Up-and-comer Finn Cole stars as Eugene Evans, a country boy corrupted by the alluring charms of crime and companionship. He partners up with Allison Welles (Robbie), as the two set off on a country-wide crime fest. Such relationships require consistent and intricate build-up, Dreamland provides this surprisingly well. Whilst these opening calls of interest are tolerable, it drones on and on for far too long. Dreamland begins to bog itself down in introducing these characters to its audience, and before you know it the credits are rolling and Joris-Peyrafitte has spent all his time discussing amazing and intricate adventures, rather than showing them.

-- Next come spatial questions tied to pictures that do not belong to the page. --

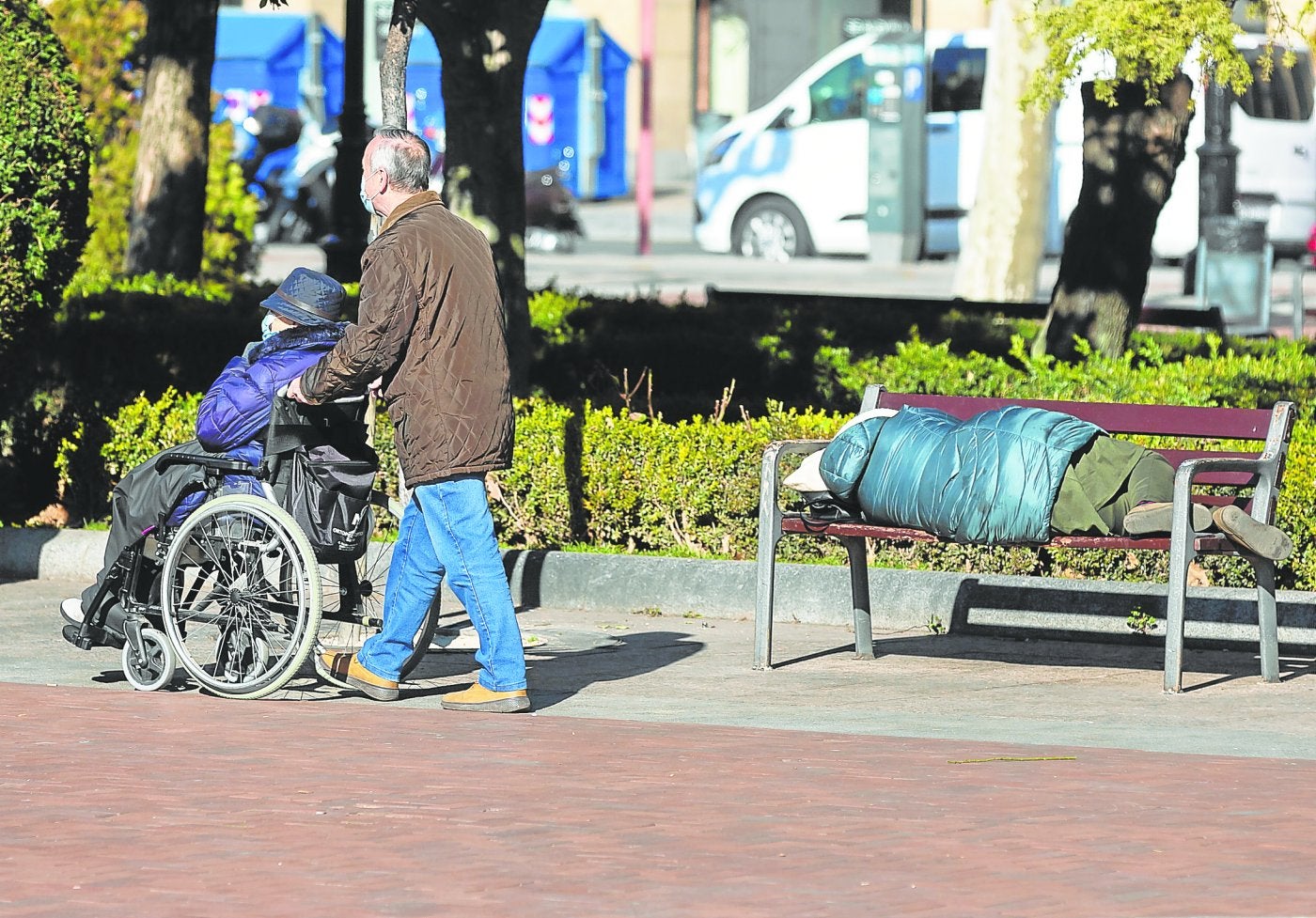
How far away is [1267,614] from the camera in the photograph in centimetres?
727

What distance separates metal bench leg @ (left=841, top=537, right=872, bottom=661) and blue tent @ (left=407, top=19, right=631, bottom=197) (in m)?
26.8

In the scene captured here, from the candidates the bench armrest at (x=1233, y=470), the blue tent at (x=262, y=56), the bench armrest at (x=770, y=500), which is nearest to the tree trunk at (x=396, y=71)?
the bench armrest at (x=770, y=500)

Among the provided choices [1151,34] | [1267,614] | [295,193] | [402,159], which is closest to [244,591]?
[402,159]

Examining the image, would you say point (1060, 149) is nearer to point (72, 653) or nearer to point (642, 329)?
point (642, 329)

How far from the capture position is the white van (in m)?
26.8

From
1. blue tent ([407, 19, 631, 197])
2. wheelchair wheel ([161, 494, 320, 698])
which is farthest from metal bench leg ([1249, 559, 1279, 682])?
blue tent ([407, 19, 631, 197])

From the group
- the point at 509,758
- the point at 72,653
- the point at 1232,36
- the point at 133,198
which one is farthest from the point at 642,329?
the point at 509,758

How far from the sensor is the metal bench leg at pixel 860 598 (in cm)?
786

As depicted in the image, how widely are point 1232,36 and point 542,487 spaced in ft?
10.9

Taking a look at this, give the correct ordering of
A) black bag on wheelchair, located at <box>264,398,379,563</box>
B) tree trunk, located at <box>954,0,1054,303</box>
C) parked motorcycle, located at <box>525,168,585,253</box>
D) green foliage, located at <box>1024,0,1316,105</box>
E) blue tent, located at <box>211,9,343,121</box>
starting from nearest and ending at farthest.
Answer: black bag on wheelchair, located at <box>264,398,379,563</box> < green foliage, located at <box>1024,0,1316,105</box> < tree trunk, located at <box>954,0,1054,303</box> < parked motorcycle, located at <box>525,168,585,253</box> < blue tent, located at <box>211,9,343,121</box>

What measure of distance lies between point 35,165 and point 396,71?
1.55 m

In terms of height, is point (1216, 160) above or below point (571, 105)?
below

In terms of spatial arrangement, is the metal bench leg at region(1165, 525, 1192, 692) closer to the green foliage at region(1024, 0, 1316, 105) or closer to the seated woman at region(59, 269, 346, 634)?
the green foliage at region(1024, 0, 1316, 105)

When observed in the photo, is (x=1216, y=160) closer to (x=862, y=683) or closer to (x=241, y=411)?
(x=862, y=683)
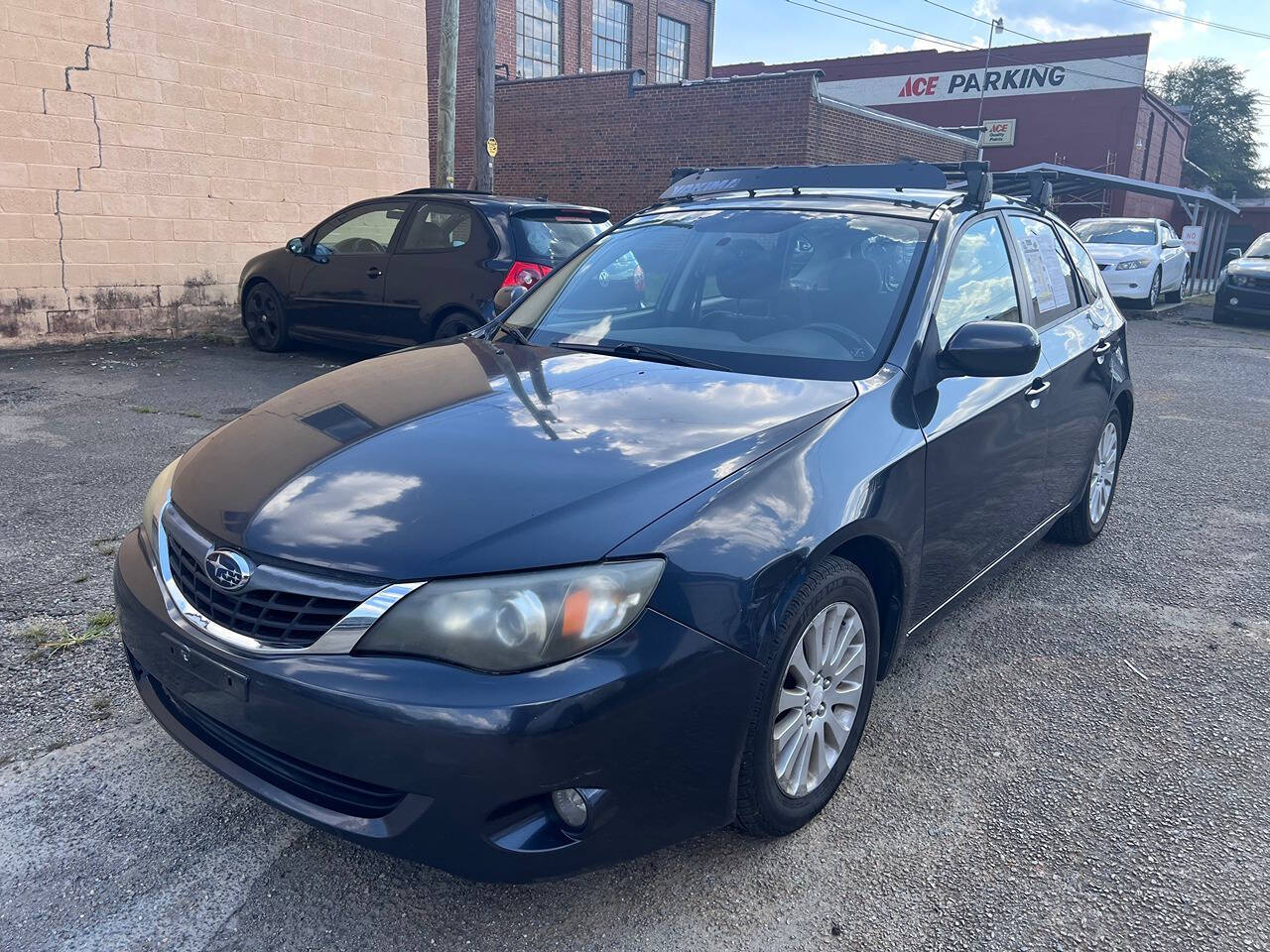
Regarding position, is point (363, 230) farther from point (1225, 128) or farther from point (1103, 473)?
point (1225, 128)

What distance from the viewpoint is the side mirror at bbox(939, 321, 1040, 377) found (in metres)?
2.97

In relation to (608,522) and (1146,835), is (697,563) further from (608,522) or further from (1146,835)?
(1146,835)

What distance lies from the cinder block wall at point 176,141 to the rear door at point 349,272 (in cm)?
209

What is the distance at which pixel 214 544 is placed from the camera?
2275 mm

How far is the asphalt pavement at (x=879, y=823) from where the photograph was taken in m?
2.25

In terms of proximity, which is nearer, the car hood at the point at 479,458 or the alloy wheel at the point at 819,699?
the car hood at the point at 479,458

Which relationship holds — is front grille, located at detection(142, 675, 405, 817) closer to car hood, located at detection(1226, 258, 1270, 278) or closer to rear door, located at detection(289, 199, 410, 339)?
rear door, located at detection(289, 199, 410, 339)

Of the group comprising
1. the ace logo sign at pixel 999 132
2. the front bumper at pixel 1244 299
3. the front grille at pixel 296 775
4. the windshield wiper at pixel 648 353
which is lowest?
the front grille at pixel 296 775

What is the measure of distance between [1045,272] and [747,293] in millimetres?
1596

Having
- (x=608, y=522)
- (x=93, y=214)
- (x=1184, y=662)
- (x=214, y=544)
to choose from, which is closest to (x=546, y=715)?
(x=608, y=522)

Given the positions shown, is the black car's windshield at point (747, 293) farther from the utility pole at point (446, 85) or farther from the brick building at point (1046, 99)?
the brick building at point (1046, 99)

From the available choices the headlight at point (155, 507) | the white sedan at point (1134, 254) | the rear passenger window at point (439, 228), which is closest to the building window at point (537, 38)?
the white sedan at point (1134, 254)

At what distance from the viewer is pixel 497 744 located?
1912mm

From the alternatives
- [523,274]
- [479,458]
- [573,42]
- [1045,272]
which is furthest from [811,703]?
[573,42]
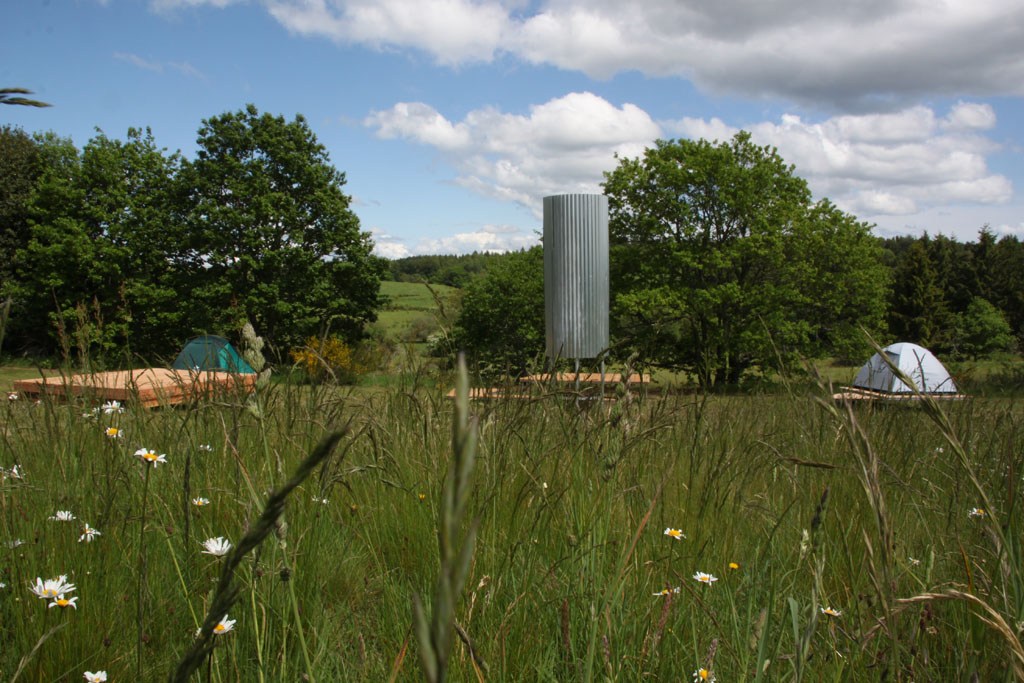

The work here of Joris-Peyrafitte leaves no mark on the world of filmmaking. No poignant point to make, not a single articulate bit of interest in sight. A shame, considering competency is a low bar to vault. The sub-standard dialogue he looks to peddle here is nothing of note or worth, just like the performances and flatlining direction that surround it. Robbie and Cole are fine, sweepingly underwhelming chemistry that sees the two bond, drift apart, and then return to their new equilibrium with passionless disinterest. Such a broadly jilted style of storytelling, one that will take these characters absolutely nowhere but down an incessantly trodden path. Innovation is nowhere to be found, instead it slathers the story on thick and prays to God that its audience doesn’t notice the lack of depth.
Dreamland suffers from far too much detail. It throws names, statements and ideas at its audience within its first act and expects viewers to cling to these details for the unexpected test at the end of it all. What reason do we have to care for the plot, though? There is no incentive, not from a creative standpoint anyway. As bland as the rural, dying fields that are shown so tragically, Dreamland isn’t sure what it wants to do with itself. Producing a story of runaway criminals in the latter days of the Roaring 20s should’ve proven a sure-fire hit, but those days of Bonnie and Clyde are all but over. A shambles, but one that has an endearing pair at the core of it, or at least, they’re likeable enough to stop audiences switching off almost immediately.